:: 提示本文 ::
Q. 日本史Aと日本史Bの違いがわかりません
日本史Aは近代史を中心としています。問題の難易度自体は日本史Bとさほど変わりませんが、日本史Bは原始・古代から現代までの非常に幅広い範囲を扱うため、日本史Aの数倍の学習時間を要します。よって結果的に、日本史Aのほうが日本史Bよりも格段に高得点を取りやすくなっています。
しかし、ここで重大な問題が発生します。実は日本史Aは、難関大学を中心として、多くの私立大学では使用できないのです。とはいっても稀に、例えば国公立大学では東京外国語大学、私立大学では札幌大学・常磐大学というように、共通テスト利用で使用することが可能な場合もあるため、国公立大学を第1希望で、私立大学を2科目受験や数学受験をする場合などには使ってみても良いかもしれません。
先に述べたとおり日本史Aは高得点を狙いやすいですが、参考書がかなり少なく、教科書を使って暗記していく形になります。ただ、はまれば得点源にしやすいです。共通テストやセンター試験の過去問が参考書として出てないため、大学入試センターからダウンロードして強化していくなど、工夫が必要です。
:::
• _作業内容 1_: レコードから文字列「choices」を含む行をすべて抜き出し、列挙してください。
本文とレコードの間に関連はありません。
:: 提示レコード ::
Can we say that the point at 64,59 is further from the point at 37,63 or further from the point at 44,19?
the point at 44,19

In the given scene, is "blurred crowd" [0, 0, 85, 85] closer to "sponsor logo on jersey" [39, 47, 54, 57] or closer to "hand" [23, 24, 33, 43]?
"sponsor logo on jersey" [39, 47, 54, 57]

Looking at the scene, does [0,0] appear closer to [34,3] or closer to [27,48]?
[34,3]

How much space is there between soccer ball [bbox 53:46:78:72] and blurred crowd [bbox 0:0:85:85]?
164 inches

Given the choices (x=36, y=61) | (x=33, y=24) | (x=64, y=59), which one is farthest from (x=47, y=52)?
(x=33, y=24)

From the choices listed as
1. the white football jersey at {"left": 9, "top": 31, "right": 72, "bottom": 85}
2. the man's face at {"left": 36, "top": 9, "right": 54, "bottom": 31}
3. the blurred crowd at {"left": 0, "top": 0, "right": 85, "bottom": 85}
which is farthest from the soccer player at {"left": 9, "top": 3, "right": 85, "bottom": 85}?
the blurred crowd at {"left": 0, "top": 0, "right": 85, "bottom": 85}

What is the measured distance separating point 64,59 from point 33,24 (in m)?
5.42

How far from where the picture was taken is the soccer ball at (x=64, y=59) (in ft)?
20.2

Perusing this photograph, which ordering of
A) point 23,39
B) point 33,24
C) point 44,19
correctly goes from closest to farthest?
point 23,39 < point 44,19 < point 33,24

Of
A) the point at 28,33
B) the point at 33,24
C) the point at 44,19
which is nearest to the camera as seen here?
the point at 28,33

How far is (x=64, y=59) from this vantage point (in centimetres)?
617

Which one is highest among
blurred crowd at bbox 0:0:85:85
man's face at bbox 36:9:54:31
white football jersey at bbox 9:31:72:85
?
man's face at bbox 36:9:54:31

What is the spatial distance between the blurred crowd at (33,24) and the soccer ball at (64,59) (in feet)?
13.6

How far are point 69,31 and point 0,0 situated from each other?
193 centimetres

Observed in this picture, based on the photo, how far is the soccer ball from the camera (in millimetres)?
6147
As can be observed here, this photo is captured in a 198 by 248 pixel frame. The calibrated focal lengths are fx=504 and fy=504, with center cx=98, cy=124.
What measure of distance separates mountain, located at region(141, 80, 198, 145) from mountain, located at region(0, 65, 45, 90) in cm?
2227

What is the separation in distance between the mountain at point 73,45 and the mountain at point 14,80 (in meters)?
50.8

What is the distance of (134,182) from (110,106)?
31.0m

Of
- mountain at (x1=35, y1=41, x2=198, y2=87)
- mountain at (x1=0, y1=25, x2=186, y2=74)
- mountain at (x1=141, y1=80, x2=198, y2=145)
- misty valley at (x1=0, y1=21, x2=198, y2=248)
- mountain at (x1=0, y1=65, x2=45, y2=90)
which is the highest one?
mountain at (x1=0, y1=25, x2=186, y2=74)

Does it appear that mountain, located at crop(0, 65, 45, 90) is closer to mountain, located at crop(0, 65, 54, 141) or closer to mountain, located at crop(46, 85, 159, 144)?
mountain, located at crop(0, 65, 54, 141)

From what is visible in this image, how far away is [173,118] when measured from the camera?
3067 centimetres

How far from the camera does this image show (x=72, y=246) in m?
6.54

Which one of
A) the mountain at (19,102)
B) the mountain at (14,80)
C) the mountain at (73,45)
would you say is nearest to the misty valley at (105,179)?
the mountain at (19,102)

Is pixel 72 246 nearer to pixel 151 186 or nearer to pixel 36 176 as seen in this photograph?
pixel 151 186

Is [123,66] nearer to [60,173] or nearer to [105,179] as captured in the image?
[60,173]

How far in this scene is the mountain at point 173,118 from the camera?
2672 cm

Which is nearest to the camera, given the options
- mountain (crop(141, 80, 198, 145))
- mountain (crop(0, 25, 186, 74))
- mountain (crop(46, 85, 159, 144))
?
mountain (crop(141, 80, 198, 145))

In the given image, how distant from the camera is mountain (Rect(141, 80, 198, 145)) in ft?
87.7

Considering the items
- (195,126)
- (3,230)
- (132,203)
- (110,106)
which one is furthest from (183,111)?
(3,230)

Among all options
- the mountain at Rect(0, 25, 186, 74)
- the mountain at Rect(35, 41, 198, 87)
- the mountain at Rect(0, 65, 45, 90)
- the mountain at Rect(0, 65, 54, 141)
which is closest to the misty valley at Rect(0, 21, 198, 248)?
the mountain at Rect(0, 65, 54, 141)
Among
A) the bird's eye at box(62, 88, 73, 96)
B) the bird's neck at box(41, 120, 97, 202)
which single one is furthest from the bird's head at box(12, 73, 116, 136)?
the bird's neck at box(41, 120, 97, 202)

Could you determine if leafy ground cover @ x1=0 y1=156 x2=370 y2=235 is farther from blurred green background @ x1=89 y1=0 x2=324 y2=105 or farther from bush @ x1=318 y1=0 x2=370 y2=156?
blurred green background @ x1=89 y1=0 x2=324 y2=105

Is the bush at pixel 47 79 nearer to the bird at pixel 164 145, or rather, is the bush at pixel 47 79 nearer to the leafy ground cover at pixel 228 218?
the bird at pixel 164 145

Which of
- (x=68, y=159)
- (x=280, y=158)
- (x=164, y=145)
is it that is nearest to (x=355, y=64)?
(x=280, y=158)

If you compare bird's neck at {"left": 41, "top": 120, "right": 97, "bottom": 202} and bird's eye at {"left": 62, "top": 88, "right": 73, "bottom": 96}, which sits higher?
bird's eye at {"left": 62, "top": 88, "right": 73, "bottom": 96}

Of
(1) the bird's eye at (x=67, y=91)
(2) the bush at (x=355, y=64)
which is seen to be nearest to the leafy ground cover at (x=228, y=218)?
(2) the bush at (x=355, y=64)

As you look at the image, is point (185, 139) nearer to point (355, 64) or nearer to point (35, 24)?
:::
• _作業内容 2_: 日本史Aと日本史Bに関する本文のうち、「しかし、ここで重大な問題が発」を含む語句で始まり「ていくなど、工夫が必要です。」で終わる箇所を、一字も改めずに書き写してください。

• _解答全文 1_:
Given the choices (x=36, y=61) | (x=33, y=24) | (x=64, y=59), which one is farthest from (x=47, y=52)?
From the choices listed as

• _解答全文 2_:
しかし、ここで重大な問題が発生します。実は日本史Aは、難関大学を中心として、多くの私立大学では使用できないのです。とはいっても稀に、例えば国公立大学では東京外国語大学、私立大学では札幌大学・常磐大学というように、共通テスト利用で使用することが可能な場合もあるため、国公立大学を第1希望で、私立大学を2科目受験や数学受験をする場合などには使ってみても良いかもしれません。
先に述べたとおり日本史Aは高得点を狙いやすいですが、参考書がかなり少なく、教科書を使って暗記していく形になります。ただ、はまれば得点源にしやすいです。共通テストやセンター試験の過去問が参考書として出てないため、大学入試センターからダウンロードして強化していくなど、工夫が必要です。